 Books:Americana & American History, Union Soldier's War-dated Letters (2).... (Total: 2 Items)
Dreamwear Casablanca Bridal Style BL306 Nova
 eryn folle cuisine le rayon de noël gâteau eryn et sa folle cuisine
--
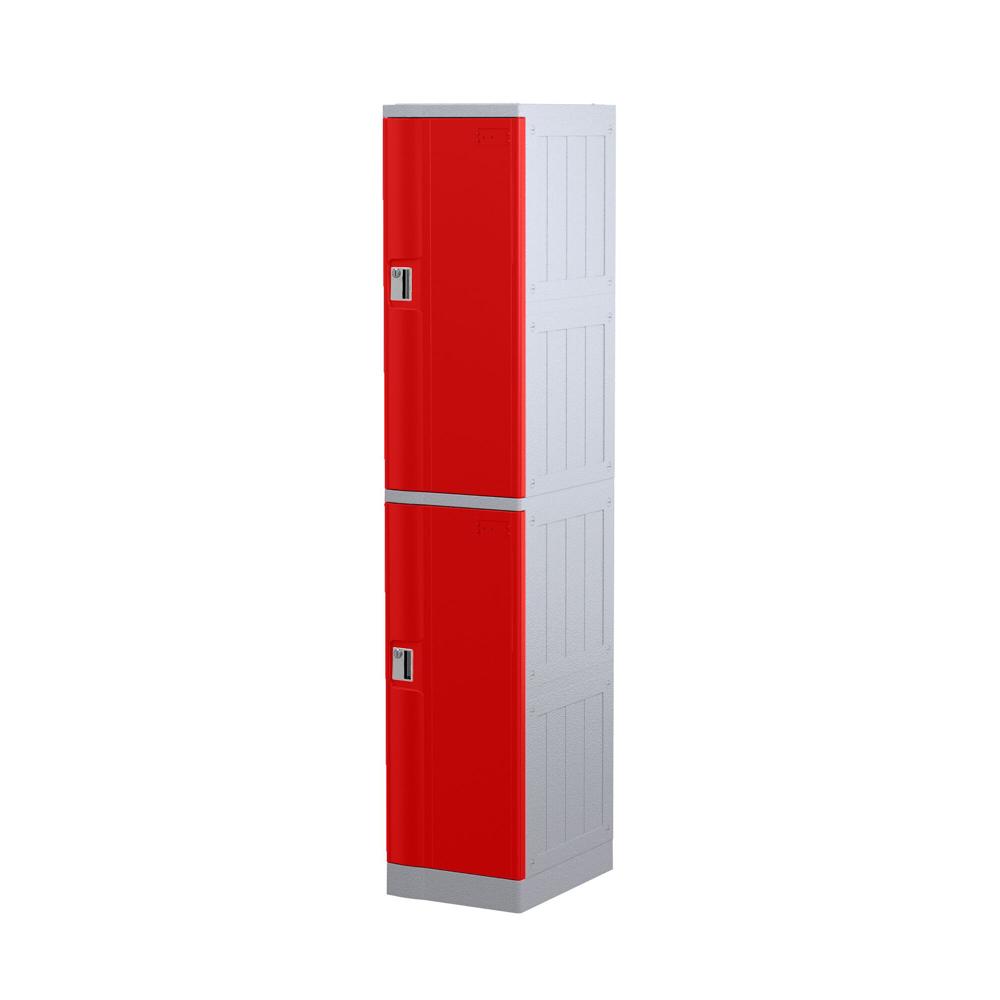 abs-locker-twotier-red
--
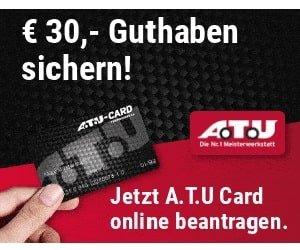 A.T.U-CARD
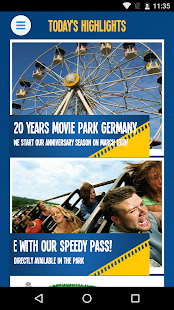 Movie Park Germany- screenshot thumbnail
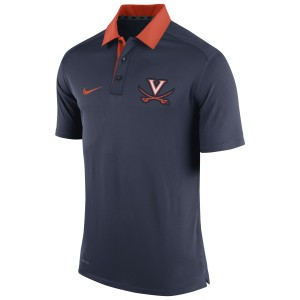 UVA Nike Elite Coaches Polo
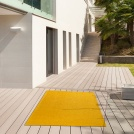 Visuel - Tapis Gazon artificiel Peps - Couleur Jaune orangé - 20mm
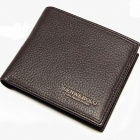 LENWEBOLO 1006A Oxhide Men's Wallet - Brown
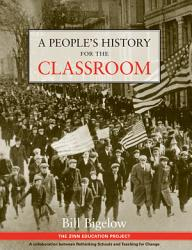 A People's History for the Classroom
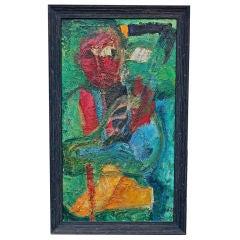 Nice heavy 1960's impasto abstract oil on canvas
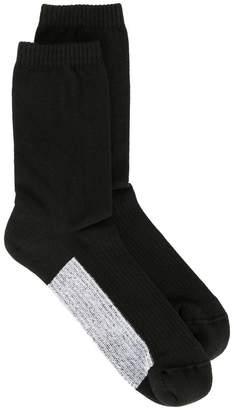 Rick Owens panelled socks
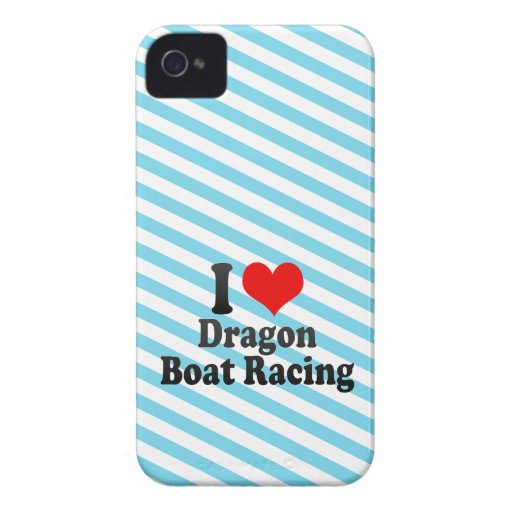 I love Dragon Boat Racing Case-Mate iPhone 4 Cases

- _What to work on_
From the records above, repeat exactly the lines from the one with "Books:Americana & American" through the one with "eryn folle cuisine", both included.

- _Output for this task_
 Books:Americana & American History, Union Soldier's War-dated Letters (2).... (Total: 2 Items)
Dreamwear Casablanca Bridal Style BL306 Nova
 eryn folle cuisine le rayon de noël gâteau eryn et sa folle cuisine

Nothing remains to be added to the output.